┌─ Task data

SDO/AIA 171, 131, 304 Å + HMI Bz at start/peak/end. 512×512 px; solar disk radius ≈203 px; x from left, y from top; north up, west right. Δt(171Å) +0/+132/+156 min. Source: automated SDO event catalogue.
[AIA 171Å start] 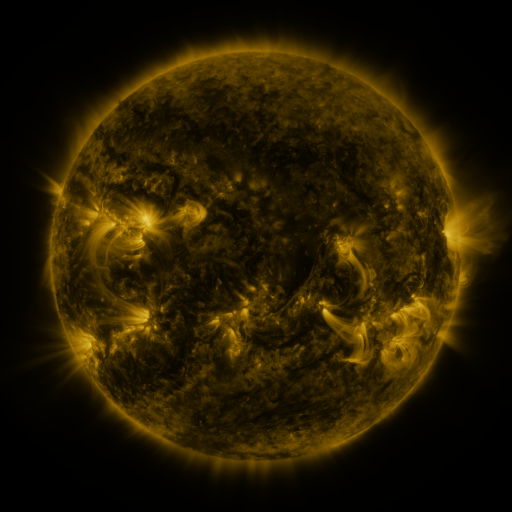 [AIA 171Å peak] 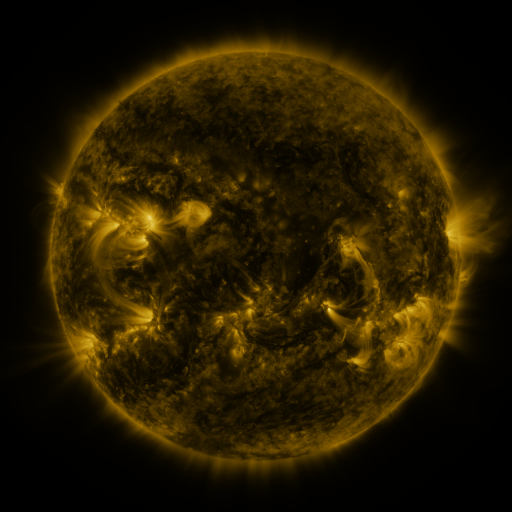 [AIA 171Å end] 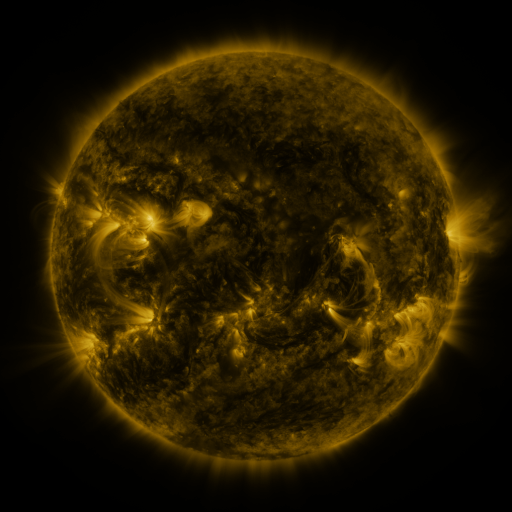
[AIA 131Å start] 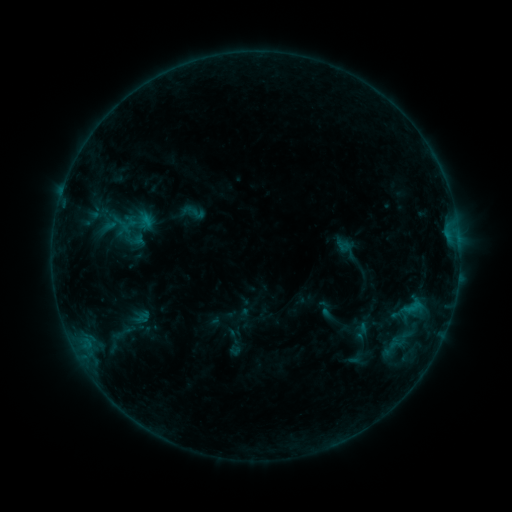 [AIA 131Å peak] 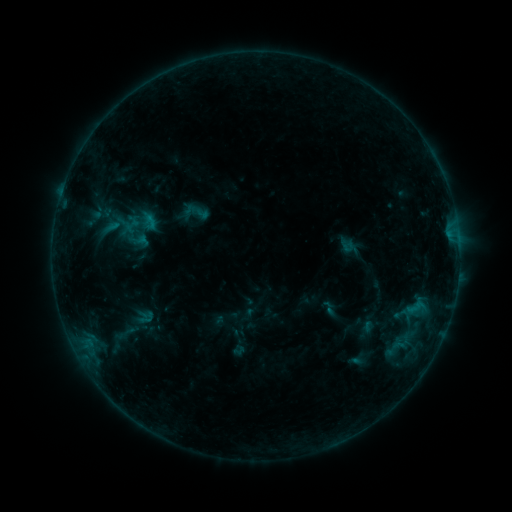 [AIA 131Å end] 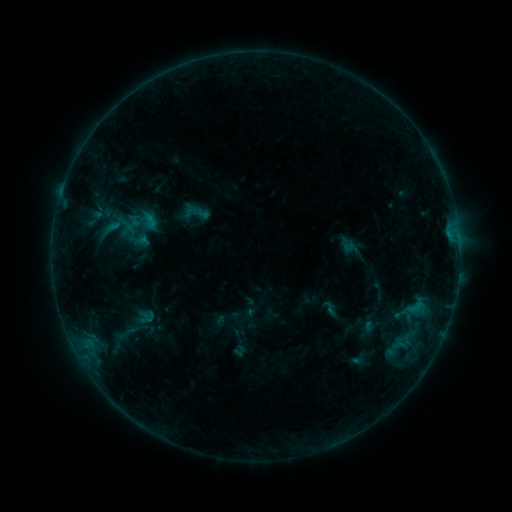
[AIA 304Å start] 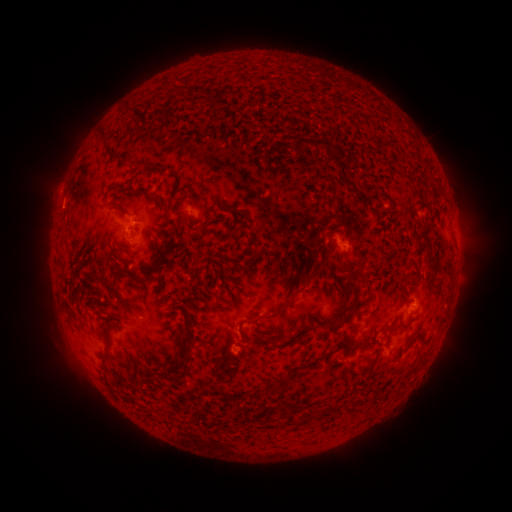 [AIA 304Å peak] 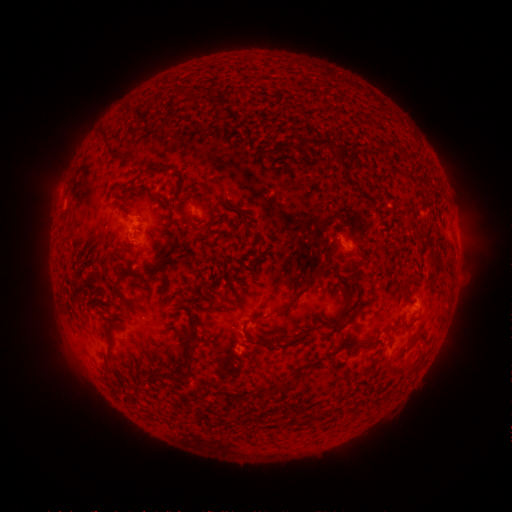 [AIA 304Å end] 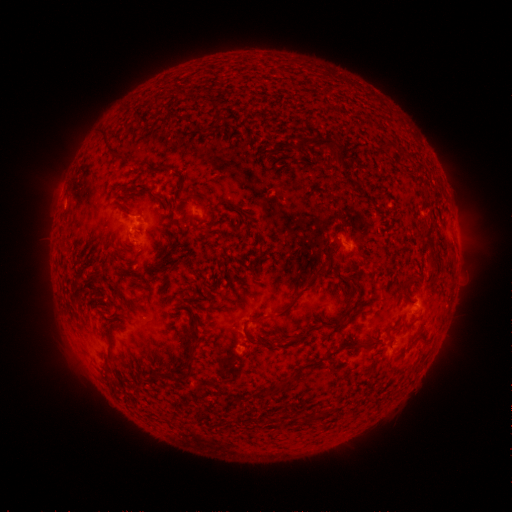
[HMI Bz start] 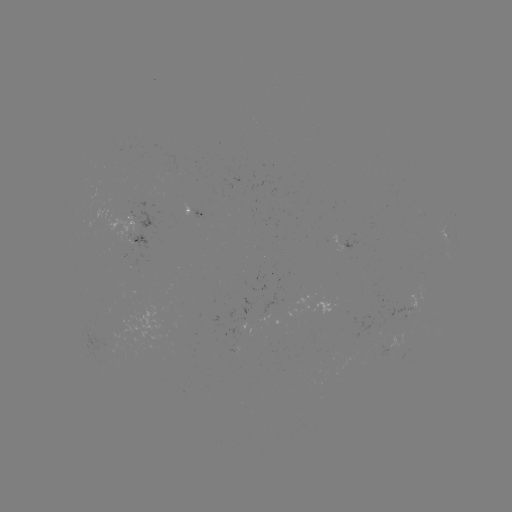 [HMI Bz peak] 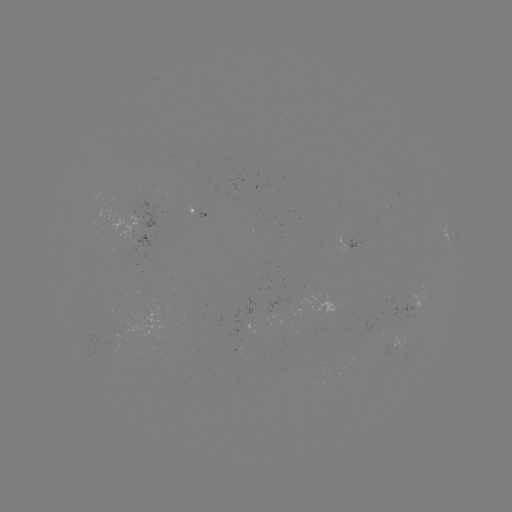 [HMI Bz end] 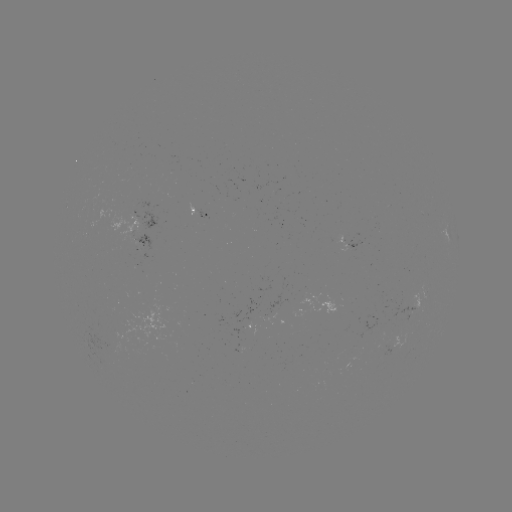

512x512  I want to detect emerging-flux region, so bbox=[97, 340, 114, 350].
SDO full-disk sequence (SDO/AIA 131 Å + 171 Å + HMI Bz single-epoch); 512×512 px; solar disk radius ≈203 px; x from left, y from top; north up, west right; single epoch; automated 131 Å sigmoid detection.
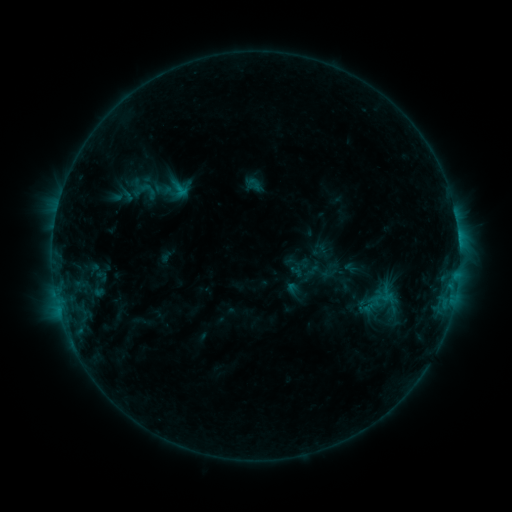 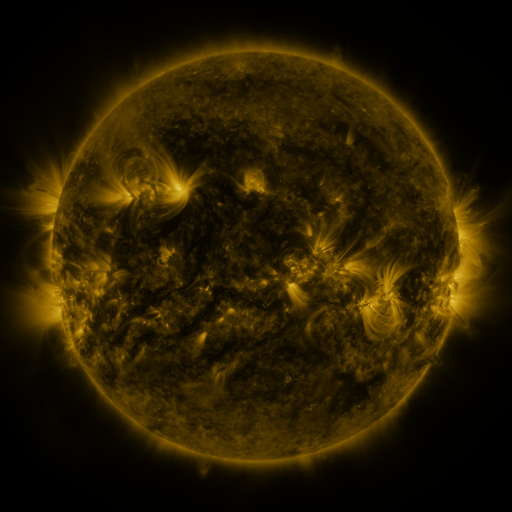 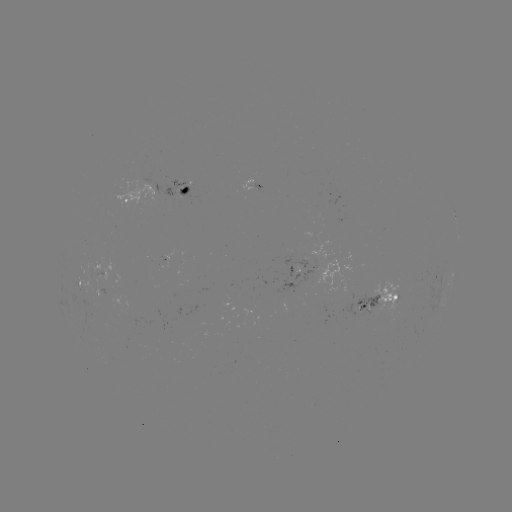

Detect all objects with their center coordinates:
sigmoid: (319, 271)
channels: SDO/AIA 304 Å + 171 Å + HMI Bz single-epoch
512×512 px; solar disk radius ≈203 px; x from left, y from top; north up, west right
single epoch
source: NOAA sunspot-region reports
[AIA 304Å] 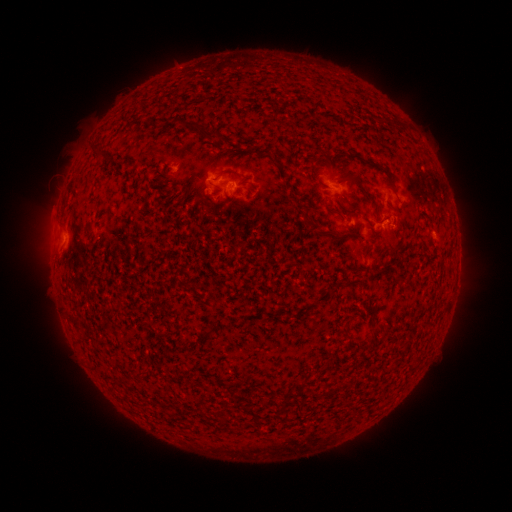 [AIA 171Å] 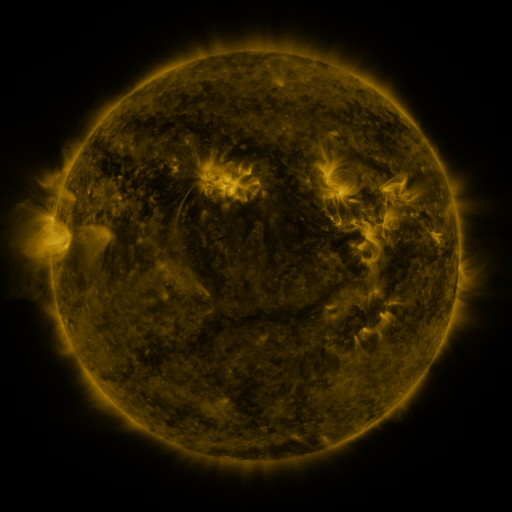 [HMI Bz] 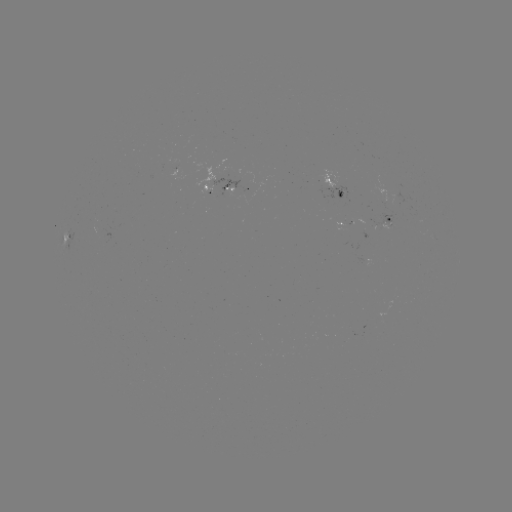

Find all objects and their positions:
spotted active region: (179, 167)
spotted active region: (232, 186)
spotted active region: (341, 187)
spotted active region: (391, 220)
spotted active region: (73, 235)
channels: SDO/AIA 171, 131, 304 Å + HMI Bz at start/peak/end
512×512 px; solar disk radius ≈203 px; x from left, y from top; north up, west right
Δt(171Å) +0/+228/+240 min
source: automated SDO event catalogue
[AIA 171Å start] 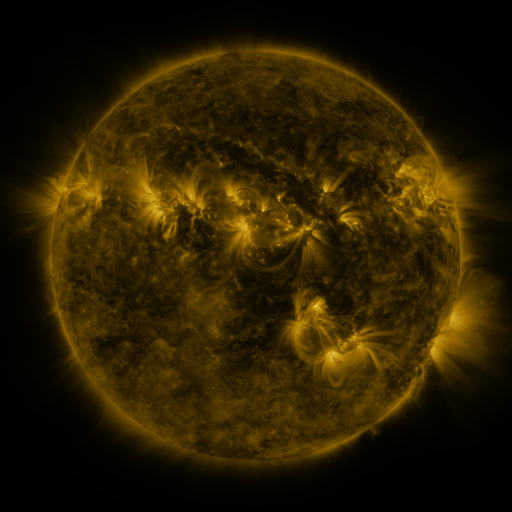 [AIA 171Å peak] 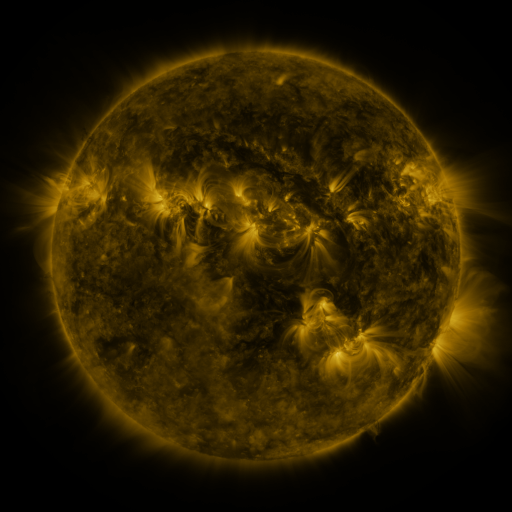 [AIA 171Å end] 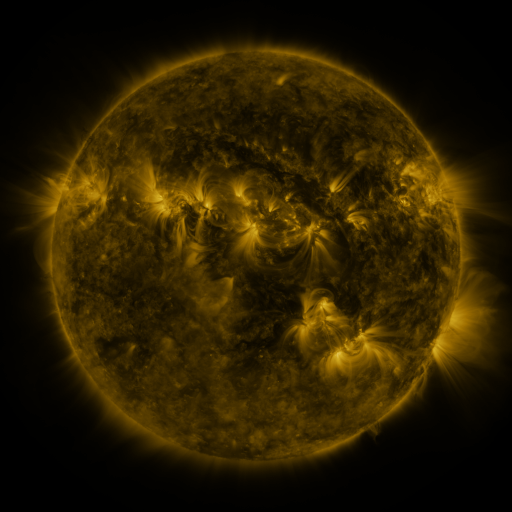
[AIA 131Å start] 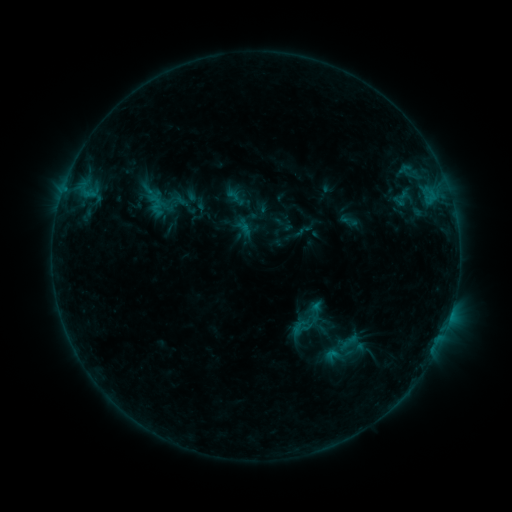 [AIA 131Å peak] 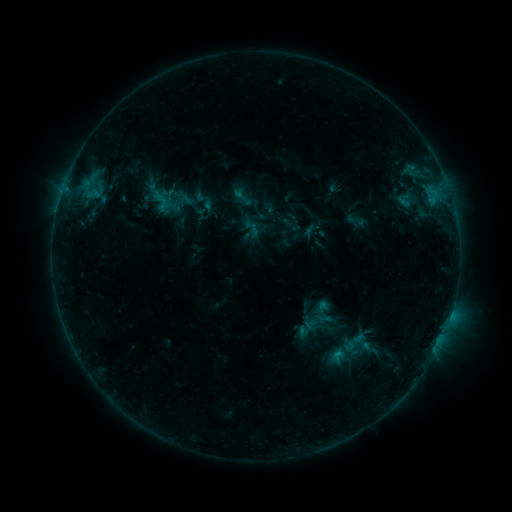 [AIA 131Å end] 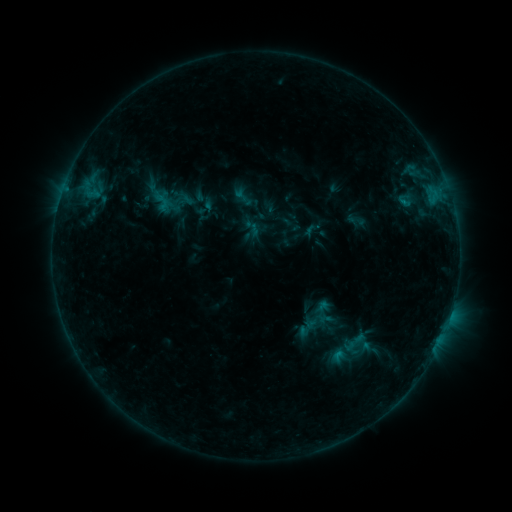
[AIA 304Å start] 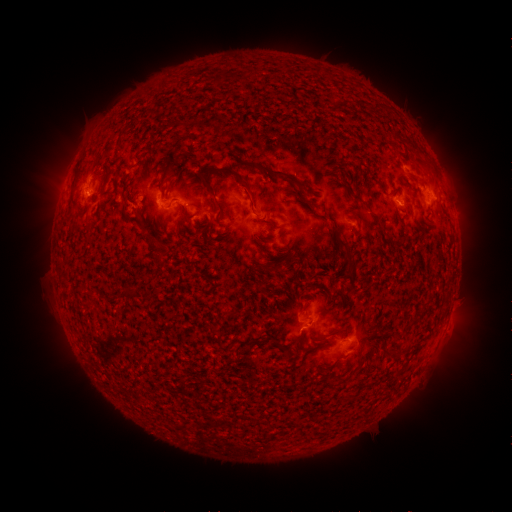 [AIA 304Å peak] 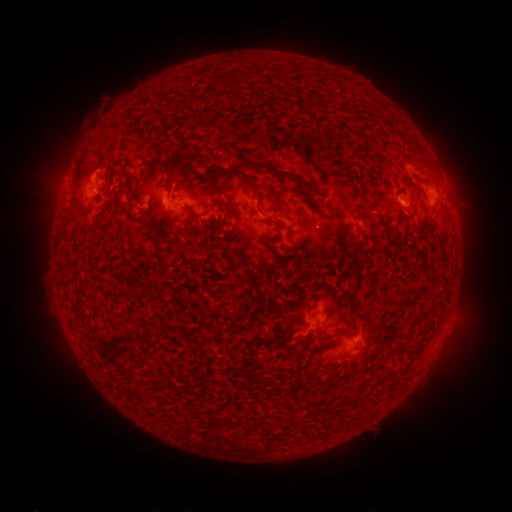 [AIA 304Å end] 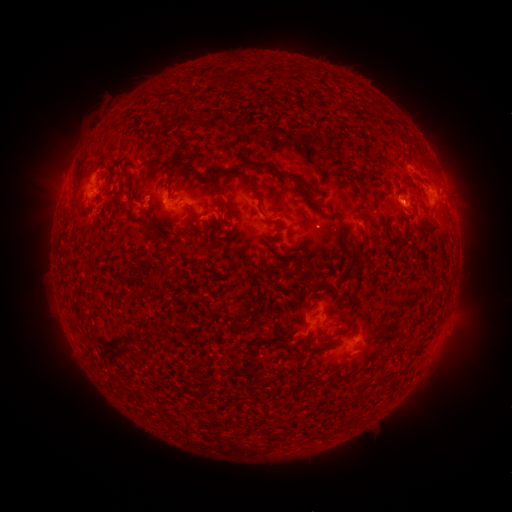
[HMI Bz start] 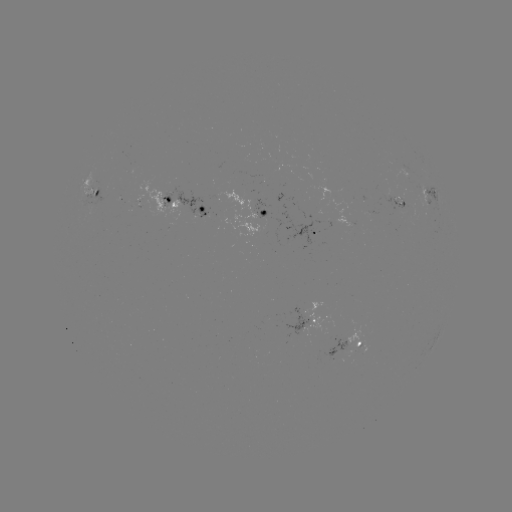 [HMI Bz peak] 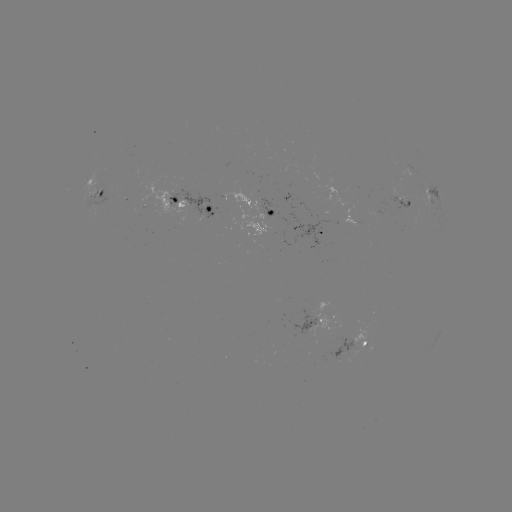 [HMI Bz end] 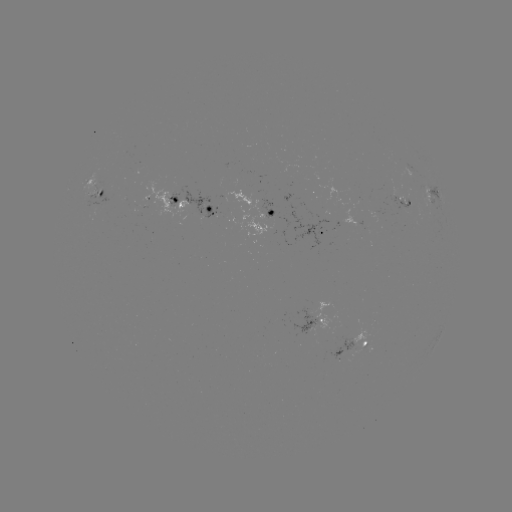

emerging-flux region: <bbox>383, 189, 414, 210</bbox>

└─

To do
Pull every line with the word "solar" from the data.

The answer
SDO/AIA 171, 131, 304 Å + HMI Bz at start/peak/end. 512×512 px; solar disk radius ≈203 px; x from left, y from top; north up, west right. Δt(171Å) +0/+132/+156 min. Source: automated SDO event catalogue.
SDO full-disk sequence (SDO/AIA 131 Å + 171 Å + HMI Bz single-epoch); 512×512 px; solar disk radius ≈203 px; x from left, y from top; north up, west right; single epoch; automated 131 Å sigmoid detection.
512×512 px; solar disk radius ≈203 px; x from left, y from top; north up, west right
512×512 px; solar disk radius ≈203 px; x from left, y from top; north up, west right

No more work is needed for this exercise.